### Task description
Convert the rows below, starting at the line that contains "With the options" and ending at the line that contains "which is farthest from white", into a JSON list of strings with one string per line and blank lines omitted.

[Stored data entries]
= = = =

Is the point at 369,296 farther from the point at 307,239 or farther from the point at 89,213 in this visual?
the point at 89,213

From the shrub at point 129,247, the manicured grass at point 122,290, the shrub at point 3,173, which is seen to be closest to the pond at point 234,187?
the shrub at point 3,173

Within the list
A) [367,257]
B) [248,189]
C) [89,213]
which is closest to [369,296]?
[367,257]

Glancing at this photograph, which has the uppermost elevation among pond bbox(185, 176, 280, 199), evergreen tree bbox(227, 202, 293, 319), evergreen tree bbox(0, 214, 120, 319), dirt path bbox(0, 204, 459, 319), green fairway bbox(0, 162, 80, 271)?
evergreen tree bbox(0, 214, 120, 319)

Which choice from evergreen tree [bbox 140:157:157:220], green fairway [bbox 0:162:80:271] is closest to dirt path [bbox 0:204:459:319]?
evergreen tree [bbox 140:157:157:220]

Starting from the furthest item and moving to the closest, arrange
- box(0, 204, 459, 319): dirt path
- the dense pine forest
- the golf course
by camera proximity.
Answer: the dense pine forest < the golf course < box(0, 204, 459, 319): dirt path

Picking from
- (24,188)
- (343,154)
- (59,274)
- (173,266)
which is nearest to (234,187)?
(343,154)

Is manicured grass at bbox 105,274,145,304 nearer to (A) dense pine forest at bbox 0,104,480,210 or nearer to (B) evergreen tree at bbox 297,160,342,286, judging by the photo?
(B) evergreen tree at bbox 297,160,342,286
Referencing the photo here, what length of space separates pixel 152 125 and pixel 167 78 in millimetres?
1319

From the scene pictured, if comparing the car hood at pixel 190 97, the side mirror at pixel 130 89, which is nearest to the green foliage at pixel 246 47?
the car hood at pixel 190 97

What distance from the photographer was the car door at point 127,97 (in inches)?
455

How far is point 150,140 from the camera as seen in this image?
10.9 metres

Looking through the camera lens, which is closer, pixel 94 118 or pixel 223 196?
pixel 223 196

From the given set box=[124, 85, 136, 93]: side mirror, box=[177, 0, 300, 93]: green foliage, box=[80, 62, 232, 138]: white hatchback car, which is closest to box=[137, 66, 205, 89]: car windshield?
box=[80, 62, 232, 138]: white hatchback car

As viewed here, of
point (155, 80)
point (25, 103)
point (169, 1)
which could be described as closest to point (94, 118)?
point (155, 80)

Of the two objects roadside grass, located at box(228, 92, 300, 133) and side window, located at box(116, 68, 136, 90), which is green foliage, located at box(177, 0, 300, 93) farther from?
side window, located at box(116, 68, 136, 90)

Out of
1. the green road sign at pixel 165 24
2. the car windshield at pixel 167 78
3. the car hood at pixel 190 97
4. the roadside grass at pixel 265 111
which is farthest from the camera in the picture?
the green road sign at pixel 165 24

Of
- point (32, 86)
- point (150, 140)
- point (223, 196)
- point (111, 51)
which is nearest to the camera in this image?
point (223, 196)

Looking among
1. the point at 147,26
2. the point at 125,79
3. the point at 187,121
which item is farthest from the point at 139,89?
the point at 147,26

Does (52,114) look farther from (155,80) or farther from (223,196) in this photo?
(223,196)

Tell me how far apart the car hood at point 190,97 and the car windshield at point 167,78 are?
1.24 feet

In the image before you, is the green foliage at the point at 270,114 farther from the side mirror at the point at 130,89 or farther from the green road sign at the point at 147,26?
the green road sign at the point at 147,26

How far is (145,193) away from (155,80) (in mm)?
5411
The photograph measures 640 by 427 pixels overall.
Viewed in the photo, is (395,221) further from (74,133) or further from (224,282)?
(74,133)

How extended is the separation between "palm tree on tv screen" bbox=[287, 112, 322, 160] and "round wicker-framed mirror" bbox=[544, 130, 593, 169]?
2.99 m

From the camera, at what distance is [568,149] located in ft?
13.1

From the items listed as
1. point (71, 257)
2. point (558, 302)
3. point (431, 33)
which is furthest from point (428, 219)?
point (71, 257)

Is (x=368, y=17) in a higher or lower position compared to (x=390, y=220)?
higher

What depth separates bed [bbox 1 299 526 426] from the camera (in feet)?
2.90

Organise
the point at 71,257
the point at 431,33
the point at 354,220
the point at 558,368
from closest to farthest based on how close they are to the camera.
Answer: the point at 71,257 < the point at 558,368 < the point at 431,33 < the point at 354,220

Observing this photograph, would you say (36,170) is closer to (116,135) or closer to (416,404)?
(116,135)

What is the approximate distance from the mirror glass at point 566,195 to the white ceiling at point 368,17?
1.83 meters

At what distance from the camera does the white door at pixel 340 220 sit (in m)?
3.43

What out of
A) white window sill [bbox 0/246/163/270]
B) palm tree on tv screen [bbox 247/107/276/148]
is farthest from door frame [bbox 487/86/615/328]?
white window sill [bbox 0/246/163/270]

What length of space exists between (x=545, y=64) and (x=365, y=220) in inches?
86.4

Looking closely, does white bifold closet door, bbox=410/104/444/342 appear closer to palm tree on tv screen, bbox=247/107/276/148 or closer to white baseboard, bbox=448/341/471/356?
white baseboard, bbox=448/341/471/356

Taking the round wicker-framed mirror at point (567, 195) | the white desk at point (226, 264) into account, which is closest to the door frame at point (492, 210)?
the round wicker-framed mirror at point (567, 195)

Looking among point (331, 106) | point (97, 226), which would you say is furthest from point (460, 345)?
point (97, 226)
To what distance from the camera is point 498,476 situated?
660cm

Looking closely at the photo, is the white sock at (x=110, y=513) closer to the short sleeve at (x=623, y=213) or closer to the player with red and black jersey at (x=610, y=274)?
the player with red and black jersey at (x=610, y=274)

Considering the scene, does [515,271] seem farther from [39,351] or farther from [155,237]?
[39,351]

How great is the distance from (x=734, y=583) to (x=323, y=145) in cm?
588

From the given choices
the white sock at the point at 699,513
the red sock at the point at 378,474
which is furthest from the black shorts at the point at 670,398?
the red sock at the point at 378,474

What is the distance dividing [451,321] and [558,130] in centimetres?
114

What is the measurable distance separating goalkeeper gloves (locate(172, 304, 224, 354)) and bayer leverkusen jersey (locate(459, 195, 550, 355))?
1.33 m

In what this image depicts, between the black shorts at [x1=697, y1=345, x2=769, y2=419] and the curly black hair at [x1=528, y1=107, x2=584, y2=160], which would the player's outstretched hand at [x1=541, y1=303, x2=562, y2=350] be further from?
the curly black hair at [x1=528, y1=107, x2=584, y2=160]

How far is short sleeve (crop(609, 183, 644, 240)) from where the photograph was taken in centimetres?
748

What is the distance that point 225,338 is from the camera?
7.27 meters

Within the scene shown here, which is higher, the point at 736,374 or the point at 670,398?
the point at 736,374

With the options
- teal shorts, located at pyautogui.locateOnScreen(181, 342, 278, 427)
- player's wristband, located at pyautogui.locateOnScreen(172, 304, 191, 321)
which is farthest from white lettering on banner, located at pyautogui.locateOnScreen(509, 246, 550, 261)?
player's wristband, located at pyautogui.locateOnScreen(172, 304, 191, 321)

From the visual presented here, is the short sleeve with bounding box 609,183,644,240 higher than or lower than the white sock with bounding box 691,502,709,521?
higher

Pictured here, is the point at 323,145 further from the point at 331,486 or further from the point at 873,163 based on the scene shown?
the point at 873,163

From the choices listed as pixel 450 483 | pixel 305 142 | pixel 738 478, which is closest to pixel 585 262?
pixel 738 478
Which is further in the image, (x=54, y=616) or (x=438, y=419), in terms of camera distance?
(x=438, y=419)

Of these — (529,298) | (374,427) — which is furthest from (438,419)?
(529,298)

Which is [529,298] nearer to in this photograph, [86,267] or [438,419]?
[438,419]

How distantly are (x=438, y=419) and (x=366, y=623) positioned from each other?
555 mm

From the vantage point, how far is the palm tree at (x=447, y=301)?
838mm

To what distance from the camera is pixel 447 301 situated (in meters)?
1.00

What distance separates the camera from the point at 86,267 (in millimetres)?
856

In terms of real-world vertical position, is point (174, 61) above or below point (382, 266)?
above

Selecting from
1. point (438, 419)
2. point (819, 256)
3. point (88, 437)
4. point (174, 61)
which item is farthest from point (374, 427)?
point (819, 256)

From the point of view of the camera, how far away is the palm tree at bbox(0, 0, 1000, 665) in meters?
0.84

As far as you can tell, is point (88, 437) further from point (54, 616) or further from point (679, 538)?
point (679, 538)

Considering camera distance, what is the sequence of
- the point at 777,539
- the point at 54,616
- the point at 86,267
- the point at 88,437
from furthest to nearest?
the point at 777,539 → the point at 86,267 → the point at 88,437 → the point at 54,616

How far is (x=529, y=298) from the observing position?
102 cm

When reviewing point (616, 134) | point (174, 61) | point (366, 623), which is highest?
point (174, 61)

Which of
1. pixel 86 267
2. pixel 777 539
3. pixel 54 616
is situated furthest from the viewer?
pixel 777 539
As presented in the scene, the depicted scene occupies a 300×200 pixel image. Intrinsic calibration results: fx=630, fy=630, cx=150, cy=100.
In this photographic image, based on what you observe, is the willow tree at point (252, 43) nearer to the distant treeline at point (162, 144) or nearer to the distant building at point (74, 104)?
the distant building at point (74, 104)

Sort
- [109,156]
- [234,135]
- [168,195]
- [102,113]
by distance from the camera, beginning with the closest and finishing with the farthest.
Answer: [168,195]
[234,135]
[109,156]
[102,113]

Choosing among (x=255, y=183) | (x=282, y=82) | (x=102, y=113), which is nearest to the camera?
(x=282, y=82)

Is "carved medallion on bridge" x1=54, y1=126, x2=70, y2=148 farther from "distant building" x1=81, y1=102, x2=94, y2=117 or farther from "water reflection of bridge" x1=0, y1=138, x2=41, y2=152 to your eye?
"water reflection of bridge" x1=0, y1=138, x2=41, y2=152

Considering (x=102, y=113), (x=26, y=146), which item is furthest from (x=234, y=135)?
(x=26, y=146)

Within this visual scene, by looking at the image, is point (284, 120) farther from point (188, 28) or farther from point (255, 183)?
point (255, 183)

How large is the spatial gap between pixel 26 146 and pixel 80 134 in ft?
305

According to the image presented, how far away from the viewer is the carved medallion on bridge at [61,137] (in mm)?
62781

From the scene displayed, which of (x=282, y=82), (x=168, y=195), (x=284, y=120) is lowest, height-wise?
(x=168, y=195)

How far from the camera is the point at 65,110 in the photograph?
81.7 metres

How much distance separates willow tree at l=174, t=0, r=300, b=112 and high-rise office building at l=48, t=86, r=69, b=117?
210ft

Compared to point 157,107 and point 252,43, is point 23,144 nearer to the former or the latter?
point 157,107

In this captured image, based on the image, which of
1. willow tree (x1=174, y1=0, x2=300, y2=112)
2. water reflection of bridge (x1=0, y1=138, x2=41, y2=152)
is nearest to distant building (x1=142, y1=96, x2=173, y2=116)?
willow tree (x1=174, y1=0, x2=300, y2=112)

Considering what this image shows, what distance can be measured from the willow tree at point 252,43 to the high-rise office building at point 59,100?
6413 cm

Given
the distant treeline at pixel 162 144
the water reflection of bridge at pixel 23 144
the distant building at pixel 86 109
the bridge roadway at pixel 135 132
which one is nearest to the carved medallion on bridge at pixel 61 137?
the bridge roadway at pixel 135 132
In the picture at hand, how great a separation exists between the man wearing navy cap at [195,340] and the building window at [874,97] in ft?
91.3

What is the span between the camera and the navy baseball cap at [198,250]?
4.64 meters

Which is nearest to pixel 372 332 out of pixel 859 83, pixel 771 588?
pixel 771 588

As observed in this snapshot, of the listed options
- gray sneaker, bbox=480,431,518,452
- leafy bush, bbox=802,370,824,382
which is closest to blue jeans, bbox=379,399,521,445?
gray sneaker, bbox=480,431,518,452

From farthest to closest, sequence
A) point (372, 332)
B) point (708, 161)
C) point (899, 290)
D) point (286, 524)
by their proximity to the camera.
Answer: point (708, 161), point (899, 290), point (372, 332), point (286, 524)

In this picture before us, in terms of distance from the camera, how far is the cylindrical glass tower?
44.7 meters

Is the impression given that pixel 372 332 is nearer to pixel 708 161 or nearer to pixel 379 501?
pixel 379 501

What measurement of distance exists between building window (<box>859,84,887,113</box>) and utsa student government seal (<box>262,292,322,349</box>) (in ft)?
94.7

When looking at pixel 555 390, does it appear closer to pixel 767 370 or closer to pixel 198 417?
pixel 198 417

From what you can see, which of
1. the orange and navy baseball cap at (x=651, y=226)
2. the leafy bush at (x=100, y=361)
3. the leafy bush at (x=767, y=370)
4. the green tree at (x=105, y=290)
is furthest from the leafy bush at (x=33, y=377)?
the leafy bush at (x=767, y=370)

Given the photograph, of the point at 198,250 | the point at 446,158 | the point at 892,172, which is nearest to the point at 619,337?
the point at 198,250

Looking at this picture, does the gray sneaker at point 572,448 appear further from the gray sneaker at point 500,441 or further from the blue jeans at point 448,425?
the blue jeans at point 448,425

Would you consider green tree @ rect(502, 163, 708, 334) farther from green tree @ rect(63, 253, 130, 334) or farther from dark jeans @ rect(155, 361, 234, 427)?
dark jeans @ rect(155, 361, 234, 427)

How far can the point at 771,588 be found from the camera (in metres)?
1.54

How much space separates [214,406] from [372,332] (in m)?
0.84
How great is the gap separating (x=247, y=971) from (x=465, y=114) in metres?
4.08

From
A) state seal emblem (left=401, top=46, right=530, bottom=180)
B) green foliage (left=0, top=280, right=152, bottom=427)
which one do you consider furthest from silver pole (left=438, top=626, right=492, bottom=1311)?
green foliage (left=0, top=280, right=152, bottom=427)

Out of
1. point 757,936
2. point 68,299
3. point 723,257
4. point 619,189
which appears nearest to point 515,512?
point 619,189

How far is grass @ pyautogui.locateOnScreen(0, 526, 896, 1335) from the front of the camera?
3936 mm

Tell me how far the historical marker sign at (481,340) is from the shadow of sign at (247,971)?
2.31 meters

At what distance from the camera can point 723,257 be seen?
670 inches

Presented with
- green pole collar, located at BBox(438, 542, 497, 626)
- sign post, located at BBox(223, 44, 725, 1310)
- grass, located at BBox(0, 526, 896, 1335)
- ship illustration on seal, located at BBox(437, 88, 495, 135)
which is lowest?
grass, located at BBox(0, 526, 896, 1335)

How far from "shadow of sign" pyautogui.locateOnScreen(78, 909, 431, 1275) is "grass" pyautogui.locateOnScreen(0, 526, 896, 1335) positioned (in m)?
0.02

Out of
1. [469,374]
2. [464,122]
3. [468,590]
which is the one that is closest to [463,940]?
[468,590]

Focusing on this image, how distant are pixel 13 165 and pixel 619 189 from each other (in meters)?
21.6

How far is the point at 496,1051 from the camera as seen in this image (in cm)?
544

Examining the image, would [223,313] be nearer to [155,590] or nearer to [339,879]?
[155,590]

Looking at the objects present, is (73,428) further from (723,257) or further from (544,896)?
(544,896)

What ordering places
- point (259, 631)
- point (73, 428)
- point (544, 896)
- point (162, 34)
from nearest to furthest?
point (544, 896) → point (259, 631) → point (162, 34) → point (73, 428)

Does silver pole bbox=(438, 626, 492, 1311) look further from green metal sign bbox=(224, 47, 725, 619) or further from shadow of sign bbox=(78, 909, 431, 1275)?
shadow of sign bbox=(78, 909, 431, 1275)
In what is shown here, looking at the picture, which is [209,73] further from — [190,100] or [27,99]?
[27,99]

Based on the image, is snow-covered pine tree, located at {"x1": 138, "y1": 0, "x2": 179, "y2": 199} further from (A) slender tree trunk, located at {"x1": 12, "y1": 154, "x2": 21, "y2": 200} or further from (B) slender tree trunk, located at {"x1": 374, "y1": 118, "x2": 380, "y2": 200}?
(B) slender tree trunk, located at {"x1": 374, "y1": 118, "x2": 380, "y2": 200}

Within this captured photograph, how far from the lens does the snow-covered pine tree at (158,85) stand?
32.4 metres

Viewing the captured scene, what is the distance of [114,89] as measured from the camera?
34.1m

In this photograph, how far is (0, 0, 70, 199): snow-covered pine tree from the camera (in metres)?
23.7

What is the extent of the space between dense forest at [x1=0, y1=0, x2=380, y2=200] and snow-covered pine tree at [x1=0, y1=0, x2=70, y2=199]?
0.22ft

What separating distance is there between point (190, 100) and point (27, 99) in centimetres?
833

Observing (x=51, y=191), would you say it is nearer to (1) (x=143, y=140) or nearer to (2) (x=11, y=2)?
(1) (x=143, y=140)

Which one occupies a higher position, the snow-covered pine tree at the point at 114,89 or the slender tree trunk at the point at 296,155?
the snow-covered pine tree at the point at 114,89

= = = =

### Result of the task
[
  "With the options",
  "- teal shorts, located at pyautogui.locateOnScreen(181, 342, 278, 427)",
  "- player's wristband, located at pyautogui.locateOnScreen(172, 304, 191, 321)",
  "which is farthest from white lettering on banner, located at pyautogui.locateOnScreen(509, 246, 550, 261)?"
]